[Quoted passage]
= Remedial action =

A remedial action is a change made to a nonconforming product or service to address the deficiency. This also can refer to restoration of a landscape from industrial activity

Rework and repair are generally the remedial actions taken on products, while services usually require additional services to be performed to ensure satisfaction.

In some settings, corrective action is used as an encompassing term that includes remedial actions, corrective actions and preventive actions.

‘Remedial Action’ is a term referring to actions taken by businesses to counteract deficiencies or undesirable characteristics in their products. In this way it is distinct from ‘Corrective Action’, which aims to change the processes that led to these deficiencies, and ‘Preventive Action’, which aims to strengthen weak management systems not yet responsible for any deficiency

Remedial Action is often enacted through ‘Remedial Action Plans’ (RAPs) of three or more stages. For example, one North American river protection scheme drew up a plan that identified environmental problems and sources of pollution, evaluated and carried out actions to restore the area, and confirmed that these actions had been effective

These actions normally have negative effects on a company’s image and profits. A fine balance is often struck between denying the existence of problems or wrongdoing and choosing to publicise this existence before being exposed removes the company’s ability to control the way any scandal is seen.

==Varieties==
Environmental - If the environment a business works in becomes polluted as the result of the activities of that business, or sometimes other events, this pollution must be cleaned for reasons of safety and welfare. This will normally involve the business either financing the remedial action or applying for the finances to do so. If the business is not at fault, the government may finance the remediation.

Repair/Replacement - When a product is deemed ineffective, either by the company or by public exposure, a recall plan can be put into action, sometimes also involving compensation for consumers.

Policy - When company policy is considered to be in violation of the law, such as keeping inaccurate financial records, remedial action can be taken to change those policies. (HR.BLR.com, 2012). When done after an internal investigation, this can avoid repercussions such as negative publicity or even fines, and the UK Serious Fraud Office states that if a company self-reports corruption it will impact on whether or not prosecution occurs.

==Examples==
Brodex Water - Environmental remedial action is often undertaken by water specialists in the case of infected supply. Some, such as UK Company Brodex Water Treatment Specialists, advertise what services the company provides in the event of Legionella disease being discovered in a local supply, such as tank chlorination and equipment replacement. This proactive strategy improves the company’s public image.

The Great Lakes - Since the mid-1980s, several ‘Remediative Action Plans’ have been drawn up to manage the impact of various stakeholders, including local businesses, on the environmental health of the American-Canadian Great Lakes region.

Volkswagen - The most recent example, VW has recently been forced to recall millions of cars to adjust deficiencies in their pollution controls, after a company policy of only activating them during emissions tests was exposed.
[/Quoted passage]
[Listed entries]
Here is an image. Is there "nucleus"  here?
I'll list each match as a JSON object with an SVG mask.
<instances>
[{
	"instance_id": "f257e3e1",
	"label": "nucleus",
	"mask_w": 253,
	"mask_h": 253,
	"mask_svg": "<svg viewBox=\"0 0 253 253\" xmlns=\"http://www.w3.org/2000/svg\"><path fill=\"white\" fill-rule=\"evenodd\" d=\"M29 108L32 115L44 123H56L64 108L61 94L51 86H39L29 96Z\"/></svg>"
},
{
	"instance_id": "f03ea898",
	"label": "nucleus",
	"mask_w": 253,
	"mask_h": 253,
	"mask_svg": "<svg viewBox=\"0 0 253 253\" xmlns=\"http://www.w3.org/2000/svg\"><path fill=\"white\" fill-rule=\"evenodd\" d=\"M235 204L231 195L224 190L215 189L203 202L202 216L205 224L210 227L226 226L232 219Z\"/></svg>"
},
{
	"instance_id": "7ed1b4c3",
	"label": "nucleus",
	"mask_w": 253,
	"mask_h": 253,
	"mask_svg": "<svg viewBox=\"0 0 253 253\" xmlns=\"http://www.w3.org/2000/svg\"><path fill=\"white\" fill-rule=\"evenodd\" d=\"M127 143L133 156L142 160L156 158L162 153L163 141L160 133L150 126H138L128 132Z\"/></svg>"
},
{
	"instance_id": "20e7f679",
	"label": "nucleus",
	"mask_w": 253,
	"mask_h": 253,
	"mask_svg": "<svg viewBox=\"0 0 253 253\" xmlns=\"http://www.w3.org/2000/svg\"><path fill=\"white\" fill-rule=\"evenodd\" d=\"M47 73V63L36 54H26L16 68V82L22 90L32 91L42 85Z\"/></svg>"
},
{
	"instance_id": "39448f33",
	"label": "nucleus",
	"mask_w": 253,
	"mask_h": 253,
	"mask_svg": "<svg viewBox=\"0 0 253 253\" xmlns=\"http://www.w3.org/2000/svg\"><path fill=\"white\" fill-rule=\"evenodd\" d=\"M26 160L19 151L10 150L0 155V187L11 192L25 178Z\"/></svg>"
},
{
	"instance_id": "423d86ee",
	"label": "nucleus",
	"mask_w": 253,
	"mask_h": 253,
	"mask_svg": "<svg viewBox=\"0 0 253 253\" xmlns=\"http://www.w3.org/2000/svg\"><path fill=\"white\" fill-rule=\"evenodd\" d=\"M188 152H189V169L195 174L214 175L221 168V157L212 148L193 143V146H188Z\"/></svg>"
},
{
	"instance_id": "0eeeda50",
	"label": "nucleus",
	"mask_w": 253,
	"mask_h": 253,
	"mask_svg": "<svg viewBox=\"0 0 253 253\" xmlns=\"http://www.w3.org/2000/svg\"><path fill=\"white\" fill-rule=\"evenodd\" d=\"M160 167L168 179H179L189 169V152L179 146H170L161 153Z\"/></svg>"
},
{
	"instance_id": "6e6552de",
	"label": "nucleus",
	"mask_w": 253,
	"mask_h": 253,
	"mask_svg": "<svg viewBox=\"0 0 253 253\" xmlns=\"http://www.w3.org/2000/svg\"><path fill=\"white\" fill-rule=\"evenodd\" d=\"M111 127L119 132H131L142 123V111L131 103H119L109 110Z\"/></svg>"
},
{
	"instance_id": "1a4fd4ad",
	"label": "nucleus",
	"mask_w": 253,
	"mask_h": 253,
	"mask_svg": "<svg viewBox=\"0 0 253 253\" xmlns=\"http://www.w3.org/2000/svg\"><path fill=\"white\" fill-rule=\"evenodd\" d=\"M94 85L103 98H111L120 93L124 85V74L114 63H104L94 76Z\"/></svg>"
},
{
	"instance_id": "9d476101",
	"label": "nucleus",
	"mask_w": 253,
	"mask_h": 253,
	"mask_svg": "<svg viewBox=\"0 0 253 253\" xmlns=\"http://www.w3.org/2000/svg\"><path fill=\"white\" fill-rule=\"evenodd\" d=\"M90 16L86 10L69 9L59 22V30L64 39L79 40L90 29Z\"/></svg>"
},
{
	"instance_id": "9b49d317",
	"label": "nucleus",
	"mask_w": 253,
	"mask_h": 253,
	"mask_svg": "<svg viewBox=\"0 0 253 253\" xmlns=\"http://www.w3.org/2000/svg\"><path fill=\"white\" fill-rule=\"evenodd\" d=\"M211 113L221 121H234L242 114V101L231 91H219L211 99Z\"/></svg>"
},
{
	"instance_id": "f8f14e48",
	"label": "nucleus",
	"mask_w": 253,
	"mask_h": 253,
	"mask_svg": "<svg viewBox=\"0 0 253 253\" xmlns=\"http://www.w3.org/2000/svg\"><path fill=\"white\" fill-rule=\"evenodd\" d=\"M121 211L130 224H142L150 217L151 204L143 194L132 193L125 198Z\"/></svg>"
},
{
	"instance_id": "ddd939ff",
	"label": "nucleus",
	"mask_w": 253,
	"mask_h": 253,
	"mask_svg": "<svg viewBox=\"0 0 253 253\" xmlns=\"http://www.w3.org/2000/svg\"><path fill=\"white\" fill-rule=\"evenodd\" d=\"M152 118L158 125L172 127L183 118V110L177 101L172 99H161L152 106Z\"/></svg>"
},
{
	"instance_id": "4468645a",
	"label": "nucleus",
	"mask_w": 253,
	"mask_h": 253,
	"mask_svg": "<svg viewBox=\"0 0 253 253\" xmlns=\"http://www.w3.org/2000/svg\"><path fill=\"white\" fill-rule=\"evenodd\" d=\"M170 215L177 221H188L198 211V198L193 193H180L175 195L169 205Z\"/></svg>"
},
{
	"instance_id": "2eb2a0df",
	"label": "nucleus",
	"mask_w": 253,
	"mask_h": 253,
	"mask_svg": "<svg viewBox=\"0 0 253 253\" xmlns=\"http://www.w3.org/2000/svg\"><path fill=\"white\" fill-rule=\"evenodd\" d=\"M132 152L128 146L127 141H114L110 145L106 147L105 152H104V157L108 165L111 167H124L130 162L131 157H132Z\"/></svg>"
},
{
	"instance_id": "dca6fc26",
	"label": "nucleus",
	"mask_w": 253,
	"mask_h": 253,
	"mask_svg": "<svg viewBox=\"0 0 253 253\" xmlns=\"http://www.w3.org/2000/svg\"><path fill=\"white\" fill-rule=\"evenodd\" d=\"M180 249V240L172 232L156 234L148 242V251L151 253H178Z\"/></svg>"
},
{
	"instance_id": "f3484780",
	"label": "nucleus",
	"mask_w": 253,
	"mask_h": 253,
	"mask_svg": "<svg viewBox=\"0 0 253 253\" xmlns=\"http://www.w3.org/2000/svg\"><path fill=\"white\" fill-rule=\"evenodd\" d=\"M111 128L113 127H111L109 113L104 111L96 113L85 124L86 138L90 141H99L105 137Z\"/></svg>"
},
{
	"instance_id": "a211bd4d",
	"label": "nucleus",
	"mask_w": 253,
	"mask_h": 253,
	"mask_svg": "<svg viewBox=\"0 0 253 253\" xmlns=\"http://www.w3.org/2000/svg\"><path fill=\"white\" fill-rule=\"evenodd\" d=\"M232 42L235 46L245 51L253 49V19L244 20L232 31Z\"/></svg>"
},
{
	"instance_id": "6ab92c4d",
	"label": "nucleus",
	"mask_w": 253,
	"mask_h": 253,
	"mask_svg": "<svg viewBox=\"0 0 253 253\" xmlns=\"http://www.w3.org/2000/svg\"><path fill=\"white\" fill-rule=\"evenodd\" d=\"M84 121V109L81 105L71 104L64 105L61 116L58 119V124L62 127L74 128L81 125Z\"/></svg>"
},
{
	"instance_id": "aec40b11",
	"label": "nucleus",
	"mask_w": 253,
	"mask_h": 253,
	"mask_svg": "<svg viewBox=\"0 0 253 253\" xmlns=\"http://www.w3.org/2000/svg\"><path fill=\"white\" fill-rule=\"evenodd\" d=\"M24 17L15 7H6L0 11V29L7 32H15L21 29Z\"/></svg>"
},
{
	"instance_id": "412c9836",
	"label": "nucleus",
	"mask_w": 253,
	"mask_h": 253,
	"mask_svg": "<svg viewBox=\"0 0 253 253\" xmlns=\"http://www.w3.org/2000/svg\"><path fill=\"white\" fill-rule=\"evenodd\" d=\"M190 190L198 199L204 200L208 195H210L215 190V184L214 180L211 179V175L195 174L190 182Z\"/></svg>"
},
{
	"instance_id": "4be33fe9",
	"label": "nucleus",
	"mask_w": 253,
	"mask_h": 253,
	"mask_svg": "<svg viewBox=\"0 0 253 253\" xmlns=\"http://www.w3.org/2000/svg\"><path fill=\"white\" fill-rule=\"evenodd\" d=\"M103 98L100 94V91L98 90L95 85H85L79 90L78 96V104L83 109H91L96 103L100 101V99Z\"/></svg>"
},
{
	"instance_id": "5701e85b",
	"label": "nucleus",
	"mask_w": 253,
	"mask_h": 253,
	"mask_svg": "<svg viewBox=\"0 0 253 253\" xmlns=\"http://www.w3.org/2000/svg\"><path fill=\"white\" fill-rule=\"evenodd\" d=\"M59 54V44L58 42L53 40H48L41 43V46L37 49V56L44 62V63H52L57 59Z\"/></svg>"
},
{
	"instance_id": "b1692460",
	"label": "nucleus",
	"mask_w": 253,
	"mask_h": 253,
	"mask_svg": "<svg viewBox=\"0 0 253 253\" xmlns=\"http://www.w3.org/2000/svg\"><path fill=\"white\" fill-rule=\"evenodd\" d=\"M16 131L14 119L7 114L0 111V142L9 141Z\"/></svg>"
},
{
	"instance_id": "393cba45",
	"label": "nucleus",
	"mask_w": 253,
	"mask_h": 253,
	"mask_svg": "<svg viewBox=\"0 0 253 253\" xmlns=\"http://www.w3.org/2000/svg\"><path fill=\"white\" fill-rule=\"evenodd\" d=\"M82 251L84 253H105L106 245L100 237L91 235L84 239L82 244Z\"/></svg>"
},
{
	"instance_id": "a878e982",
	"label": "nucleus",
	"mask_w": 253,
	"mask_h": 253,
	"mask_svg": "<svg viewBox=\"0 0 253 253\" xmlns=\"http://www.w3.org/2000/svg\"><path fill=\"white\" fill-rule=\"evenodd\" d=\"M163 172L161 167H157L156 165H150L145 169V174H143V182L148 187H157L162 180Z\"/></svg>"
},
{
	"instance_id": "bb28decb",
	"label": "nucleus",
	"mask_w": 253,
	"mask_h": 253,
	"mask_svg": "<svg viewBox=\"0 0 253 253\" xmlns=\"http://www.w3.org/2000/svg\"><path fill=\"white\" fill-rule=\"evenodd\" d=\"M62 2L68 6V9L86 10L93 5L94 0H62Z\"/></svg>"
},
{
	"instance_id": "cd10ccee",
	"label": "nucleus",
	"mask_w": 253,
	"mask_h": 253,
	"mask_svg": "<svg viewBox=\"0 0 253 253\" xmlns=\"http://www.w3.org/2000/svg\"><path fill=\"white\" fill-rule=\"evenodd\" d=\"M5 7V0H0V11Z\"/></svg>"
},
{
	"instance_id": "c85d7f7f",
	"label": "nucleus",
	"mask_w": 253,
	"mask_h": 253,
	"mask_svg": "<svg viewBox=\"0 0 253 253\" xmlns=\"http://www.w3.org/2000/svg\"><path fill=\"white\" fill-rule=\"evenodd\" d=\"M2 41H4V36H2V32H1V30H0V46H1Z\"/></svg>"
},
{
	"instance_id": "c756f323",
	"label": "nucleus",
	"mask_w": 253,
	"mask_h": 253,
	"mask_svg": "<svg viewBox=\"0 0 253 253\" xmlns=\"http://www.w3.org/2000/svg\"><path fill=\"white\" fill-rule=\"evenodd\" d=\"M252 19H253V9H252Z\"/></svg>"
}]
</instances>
[/Listed entries]
● **Work instructions**
1. Answer these questions using the article on remedial action:
(a) What are generally the remedial actions taken on products?
(b) Which UK body is cited on how self-reporting corruption affects prosecution?
(c) Since when have "Remediative Action Plans" been drawn up for the Great Lakes region?
2. Reproduce the article on remedial action from "Policy - When" to "company’s public image.", renaming "Serious Fraud Office" as "Fraud Prosecution Office".
These entries have no connection to the article on remedial action.

● **Responses for each task**
1.
(a) Rework and repair.
(b) The UK Serious Fraud Office.
(c) Since the mid-1980s.

2.
Policy - When company policy is considered to be in violation of the law, such as keeping inaccurate financial records, remedial action can be taken to change those policies. (HR.BLR.com, 2012). When done after an internal investigation, this can avoid repercussions such as negative publicity or even fines, and the UK Fraud Prosecution Office states that if a company self-reports corruption it will impact on whether or not prosecution occurs.

==Examples==
Brodex Water - Environmental remedial action is often undertaken by water specialists in the case of infected supply. Some, such as UK Company Brodex Water Treatment Specialists, advertise what services the company provides in the event of Legionella disease being discovered in a local supply, such as tank chlorination and equipment replacement. This proactive strategy improves the company’s public image.